**GOAL**
Rewrite as a numbered list the lines of the listing, beginning at the line that contains "Observing the image, would" and continuing through the final line of the listing. Omit blank lines and leave the pictures out of the answer.

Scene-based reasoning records
■ ■ ■
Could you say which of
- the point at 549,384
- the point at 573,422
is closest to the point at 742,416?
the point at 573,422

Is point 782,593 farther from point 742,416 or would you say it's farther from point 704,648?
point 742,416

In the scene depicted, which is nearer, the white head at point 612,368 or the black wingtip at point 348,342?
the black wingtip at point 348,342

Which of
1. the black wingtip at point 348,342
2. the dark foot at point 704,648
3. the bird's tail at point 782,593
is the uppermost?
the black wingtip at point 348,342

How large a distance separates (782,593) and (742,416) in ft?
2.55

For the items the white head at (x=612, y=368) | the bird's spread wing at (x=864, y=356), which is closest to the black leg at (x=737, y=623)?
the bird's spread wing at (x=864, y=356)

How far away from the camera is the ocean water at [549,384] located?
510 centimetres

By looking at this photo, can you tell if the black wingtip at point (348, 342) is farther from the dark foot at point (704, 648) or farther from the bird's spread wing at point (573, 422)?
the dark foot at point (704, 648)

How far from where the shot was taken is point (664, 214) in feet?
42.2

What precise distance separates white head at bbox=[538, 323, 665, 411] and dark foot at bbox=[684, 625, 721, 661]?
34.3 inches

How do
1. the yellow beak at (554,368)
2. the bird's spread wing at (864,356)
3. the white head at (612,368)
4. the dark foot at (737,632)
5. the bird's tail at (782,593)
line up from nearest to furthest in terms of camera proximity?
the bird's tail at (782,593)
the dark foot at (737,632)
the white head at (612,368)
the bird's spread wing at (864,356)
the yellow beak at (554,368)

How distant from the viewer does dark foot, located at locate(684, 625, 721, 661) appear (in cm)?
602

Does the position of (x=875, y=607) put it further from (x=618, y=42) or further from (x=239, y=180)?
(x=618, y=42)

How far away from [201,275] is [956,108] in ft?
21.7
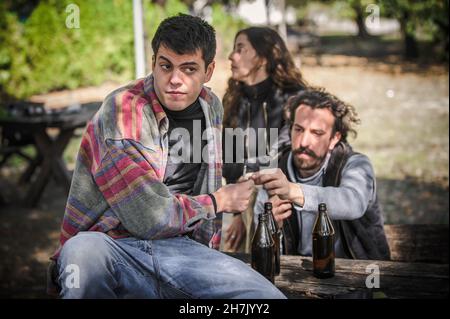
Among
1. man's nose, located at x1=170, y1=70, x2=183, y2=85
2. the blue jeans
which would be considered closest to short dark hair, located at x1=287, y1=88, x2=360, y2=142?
man's nose, located at x1=170, y1=70, x2=183, y2=85

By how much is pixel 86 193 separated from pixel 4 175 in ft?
24.9

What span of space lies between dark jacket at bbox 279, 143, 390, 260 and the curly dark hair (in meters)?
1.45

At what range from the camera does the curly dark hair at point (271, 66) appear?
5184 millimetres

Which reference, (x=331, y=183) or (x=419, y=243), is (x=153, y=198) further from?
(x=419, y=243)

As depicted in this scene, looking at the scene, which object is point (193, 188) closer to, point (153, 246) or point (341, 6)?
point (153, 246)

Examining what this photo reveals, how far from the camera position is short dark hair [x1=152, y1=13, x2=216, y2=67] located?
117 inches

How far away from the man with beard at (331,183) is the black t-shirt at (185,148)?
0.57 meters

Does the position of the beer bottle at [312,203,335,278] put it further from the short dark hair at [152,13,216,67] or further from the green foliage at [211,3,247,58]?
the green foliage at [211,3,247,58]

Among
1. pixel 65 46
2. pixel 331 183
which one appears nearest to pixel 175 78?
pixel 331 183

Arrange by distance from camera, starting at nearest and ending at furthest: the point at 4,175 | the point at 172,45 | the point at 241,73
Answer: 1. the point at 172,45
2. the point at 241,73
3. the point at 4,175

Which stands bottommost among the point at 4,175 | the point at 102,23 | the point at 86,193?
the point at 4,175

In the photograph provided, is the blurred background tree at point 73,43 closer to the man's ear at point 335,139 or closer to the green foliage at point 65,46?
the green foliage at point 65,46
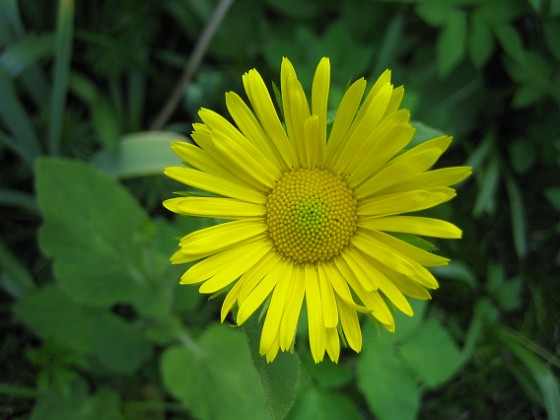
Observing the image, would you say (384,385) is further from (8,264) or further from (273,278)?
(8,264)

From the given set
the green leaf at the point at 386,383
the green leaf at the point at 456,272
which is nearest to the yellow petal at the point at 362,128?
the green leaf at the point at 386,383

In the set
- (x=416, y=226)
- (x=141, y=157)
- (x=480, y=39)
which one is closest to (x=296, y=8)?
(x=480, y=39)

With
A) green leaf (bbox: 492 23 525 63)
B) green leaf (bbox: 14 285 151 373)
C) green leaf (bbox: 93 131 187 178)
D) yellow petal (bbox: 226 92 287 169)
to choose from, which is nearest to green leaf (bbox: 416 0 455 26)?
green leaf (bbox: 492 23 525 63)

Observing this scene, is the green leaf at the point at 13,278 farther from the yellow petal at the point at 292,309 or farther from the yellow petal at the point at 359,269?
the yellow petal at the point at 359,269

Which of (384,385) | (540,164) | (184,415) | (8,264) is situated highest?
(540,164)

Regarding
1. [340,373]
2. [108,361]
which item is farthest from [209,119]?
[108,361]
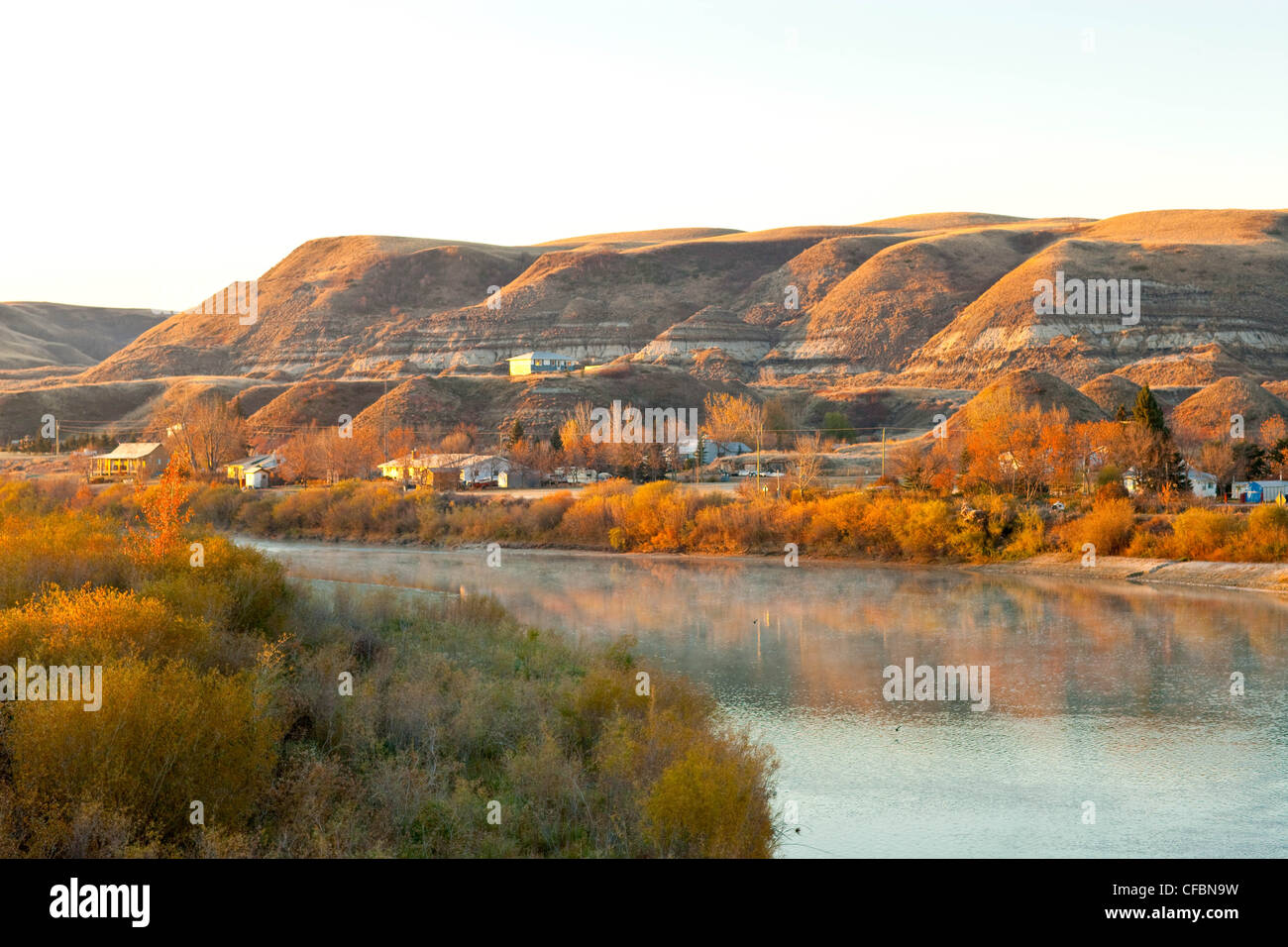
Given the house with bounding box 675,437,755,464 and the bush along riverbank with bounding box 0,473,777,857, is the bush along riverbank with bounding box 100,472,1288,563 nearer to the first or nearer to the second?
■ ■ ■
**CORRECT ANSWER**
1. Observing the image, would you say (384,385) is further from (8,264) or further from (273,278)?
2. (8,264)
3. From the given set
4. the green leaf at the point at 386,383
5. the green leaf at the point at 456,272
6. which is nearest to the yellow petal at the point at 362,128?
7. the green leaf at the point at 386,383
8. In the set
9. - (x=416, y=226)
10. - (x=141, y=157)
11. - (x=480, y=39)
12. which one is closest to (x=296, y=8)?
13. (x=480, y=39)
14. With
15. A) green leaf (bbox: 492 23 525 63)
16. B) green leaf (bbox: 14 285 151 373)
17. C) green leaf (bbox: 93 131 187 178)
18. D) yellow petal (bbox: 226 92 287 169)
19. to choose from, which is nearest to green leaf (bbox: 416 0 455 26)?
20. green leaf (bbox: 492 23 525 63)
21. Observing this scene, is the green leaf at the point at 13,278 farther from the yellow petal at the point at 292,309 or farther from the yellow petal at the point at 359,269?
22. the yellow petal at the point at 359,269
23. Which of (384,385) | (540,164) | (184,415) | (8,264) is situated highest?
24. (540,164)
25. Regarding
26. 1. [340,373]
27. 2. [108,361]
28. which item is farthest from [209,119]?
29. [108,361]
30. Given the house with bounding box 675,437,755,464 and the bush along riverbank with bounding box 0,473,777,857, is the bush along riverbank with bounding box 100,472,1288,563 nearer to the first or nearer to the second?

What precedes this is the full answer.